Short task:
Transcribe the records below word for word, starting at the line that contains "From the image" and continuing through the final line of the records, with both of those lines included.

Data for the task:
[BEGIN]

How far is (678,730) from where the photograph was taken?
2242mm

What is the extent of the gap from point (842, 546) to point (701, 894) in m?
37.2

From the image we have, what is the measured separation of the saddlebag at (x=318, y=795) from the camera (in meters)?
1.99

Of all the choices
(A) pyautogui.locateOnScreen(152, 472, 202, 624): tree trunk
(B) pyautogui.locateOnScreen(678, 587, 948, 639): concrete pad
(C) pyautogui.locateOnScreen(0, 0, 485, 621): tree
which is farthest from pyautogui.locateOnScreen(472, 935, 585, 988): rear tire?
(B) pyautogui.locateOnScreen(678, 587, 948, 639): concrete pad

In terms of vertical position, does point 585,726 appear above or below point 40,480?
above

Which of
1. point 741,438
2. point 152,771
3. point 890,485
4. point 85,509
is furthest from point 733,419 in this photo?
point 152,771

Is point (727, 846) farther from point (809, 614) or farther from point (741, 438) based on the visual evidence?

[END]

Correct response:
From the image we have, what is the measured separation of the saddlebag at (x=318, y=795) from the camera (in meters)?
1.99

Of all the choices
(A) pyautogui.locateOnScreen(152, 472, 202, 624): tree trunk
(B) pyautogui.locateOnScreen(678, 587, 948, 639): concrete pad
(C) pyautogui.locateOnScreen(0, 0, 485, 621): tree
which is farthest from pyautogui.locateOnScreen(472, 935, 585, 988): rear tire?
(B) pyautogui.locateOnScreen(678, 587, 948, 639): concrete pad

In terms of vertical position, does point 585,726 appear above or below point 40,480?
above

Which of
1. point 741,438
2. point 152,771
3. point 890,485
4. point 85,509
is furthest from point 733,419 in this photo?
point 152,771

Is point (727, 846) farther from point (809, 614) or farther from point (741, 438) based on the visual evidence?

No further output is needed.